The platform handles more than a million concurrent users and billions of trips per year across over ten thousand cities

The platform handles billions of database transactions a day

Hundreds of Uber microservices rely on the platform as the source of truth for the accurate state of the trips and driver/delivery person sessions
Events generated by the platform are used to build hundreds of offline datasets to make critical business decisions
500+ developers extend the platform using APIs, events, and code to build 120+ unique fulfillment flows

The last major rewrite of the Fulfillment Platform was in 2014 when Uber’s scale was much smaller and the fulfillment scenarios were simpler. Since then, Uber’s business has evolved to include many new verticals across Mobility and Delivery, handling a diverse set of fulfillment experiences. Some examples include reservation flows where a driver is confirmed upfront, batching flows with multiple trips offered simultaneously, virtual queue mechanisms at Airports, the three-sided marketplace for Uber Eats, delivering packages through Uber Direct, and more.

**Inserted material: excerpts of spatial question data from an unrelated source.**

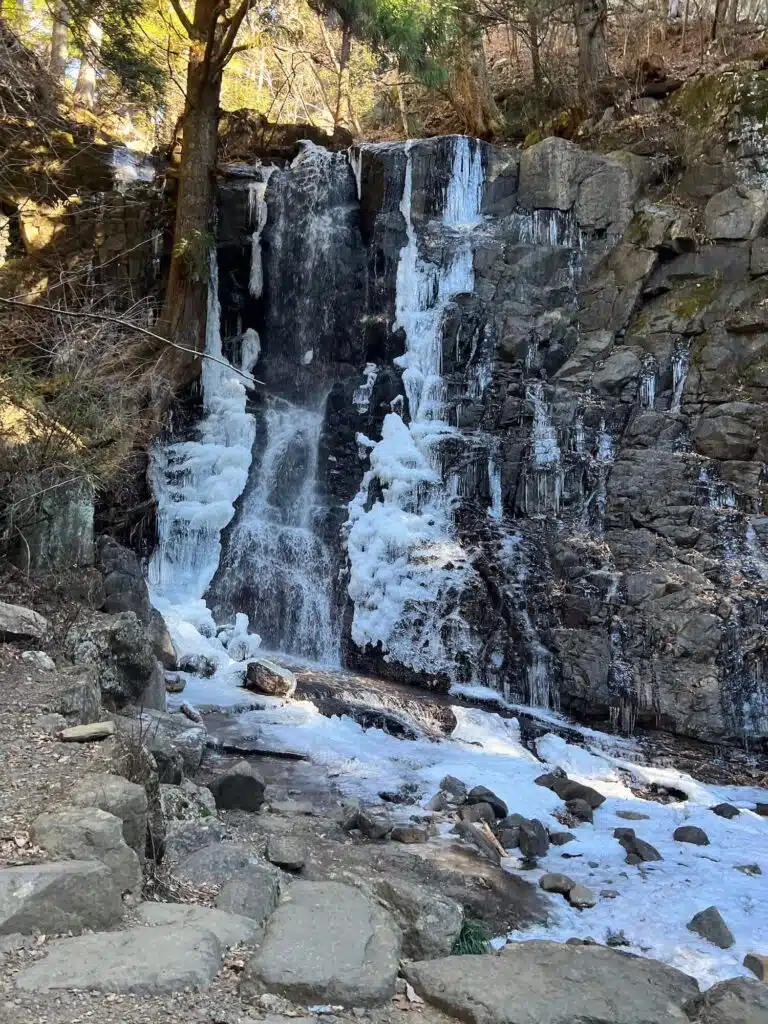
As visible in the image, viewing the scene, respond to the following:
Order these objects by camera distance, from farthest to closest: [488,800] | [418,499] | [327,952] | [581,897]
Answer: [418,499], [488,800], [581,897], [327,952]

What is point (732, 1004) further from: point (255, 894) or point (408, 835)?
point (408, 835)

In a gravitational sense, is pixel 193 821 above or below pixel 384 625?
below

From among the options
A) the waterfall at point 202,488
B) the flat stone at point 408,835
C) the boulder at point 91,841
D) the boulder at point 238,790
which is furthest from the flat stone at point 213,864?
the waterfall at point 202,488

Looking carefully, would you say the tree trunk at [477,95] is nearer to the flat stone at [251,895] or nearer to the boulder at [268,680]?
the boulder at [268,680]

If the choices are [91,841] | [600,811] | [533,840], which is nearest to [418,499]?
[600,811]

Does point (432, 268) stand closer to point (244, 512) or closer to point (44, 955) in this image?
point (244, 512)

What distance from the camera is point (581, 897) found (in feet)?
16.8

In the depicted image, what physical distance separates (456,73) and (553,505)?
9.96 meters

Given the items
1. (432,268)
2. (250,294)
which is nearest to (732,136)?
(432,268)

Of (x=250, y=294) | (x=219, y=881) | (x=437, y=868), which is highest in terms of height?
(x=250, y=294)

Two years ago, we made a bold bet and embarked on a journey to rewrite the Fulfillment Platform from the ground up, as the architecture built in 2014 would not scale for the next decade of Uber’s growth.

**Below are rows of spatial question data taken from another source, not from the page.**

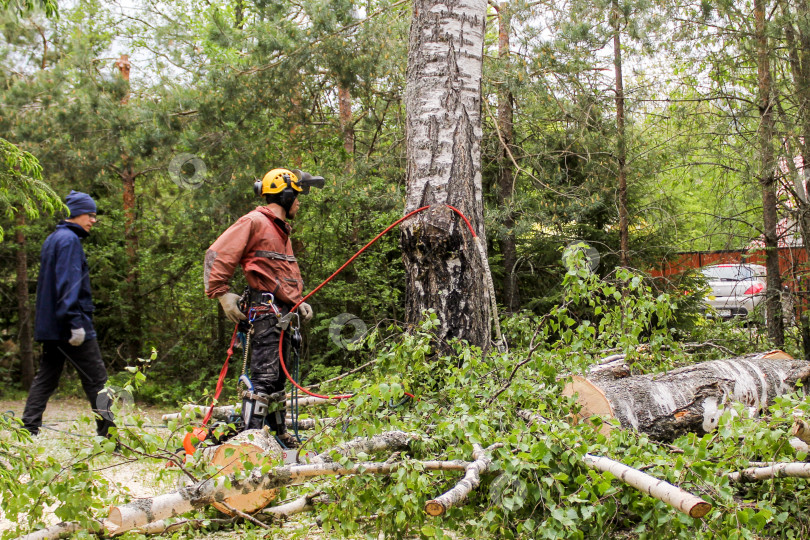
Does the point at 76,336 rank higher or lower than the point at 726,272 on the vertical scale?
lower

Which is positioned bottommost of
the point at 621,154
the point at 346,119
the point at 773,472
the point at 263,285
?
the point at 773,472

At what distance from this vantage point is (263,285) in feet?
13.2

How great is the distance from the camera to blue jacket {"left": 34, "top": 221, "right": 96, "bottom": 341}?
456 centimetres

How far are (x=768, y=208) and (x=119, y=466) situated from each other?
21.5 ft

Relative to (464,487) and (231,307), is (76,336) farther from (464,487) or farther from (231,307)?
(464,487)

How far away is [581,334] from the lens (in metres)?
3.15

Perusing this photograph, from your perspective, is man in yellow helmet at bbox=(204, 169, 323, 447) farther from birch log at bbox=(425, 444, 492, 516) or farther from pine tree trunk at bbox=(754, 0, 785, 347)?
pine tree trunk at bbox=(754, 0, 785, 347)

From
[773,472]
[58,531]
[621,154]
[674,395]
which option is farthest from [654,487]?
[621,154]

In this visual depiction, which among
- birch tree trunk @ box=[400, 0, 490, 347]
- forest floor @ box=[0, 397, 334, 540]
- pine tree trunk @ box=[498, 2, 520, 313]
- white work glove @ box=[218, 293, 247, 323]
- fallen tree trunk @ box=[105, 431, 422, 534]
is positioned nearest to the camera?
fallen tree trunk @ box=[105, 431, 422, 534]

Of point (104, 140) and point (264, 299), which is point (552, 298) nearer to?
point (264, 299)

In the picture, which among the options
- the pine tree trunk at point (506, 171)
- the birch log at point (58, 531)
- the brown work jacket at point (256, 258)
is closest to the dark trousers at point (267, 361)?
the brown work jacket at point (256, 258)

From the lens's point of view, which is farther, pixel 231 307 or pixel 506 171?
pixel 506 171

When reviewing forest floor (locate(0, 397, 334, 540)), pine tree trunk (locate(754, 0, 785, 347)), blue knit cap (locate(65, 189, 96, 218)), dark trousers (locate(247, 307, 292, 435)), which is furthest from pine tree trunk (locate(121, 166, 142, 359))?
pine tree trunk (locate(754, 0, 785, 347))

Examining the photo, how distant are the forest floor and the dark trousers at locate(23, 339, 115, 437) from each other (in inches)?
7.2
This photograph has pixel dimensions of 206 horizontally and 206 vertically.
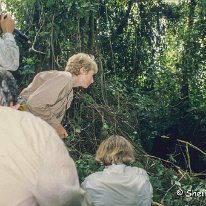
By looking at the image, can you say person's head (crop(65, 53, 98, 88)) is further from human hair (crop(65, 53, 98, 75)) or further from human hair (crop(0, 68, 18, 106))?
human hair (crop(0, 68, 18, 106))

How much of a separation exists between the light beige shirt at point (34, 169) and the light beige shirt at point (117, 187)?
2032 millimetres

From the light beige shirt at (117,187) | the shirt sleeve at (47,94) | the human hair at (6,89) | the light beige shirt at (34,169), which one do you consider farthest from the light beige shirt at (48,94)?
the light beige shirt at (34,169)

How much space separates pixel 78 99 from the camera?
625 centimetres

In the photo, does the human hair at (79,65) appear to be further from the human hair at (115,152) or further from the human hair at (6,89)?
the human hair at (6,89)

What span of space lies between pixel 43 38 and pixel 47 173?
5.26 metres

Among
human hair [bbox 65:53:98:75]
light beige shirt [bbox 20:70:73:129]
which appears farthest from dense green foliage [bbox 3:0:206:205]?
light beige shirt [bbox 20:70:73:129]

This is the first in a series of articles that describes the journey of re-architecting one of the foundational business platforms at Uber. We rebuilt the storage and application architectures, domain data modeling, APIs, and events, and successfully migrated every Uber product and city to the new stack, with support from 100+ engineers across 30+ teams.

Previous Fulfillment Architecture

This section describes the data models and architecture we used to implement a simple UberX flow in our previous fulfillment stack.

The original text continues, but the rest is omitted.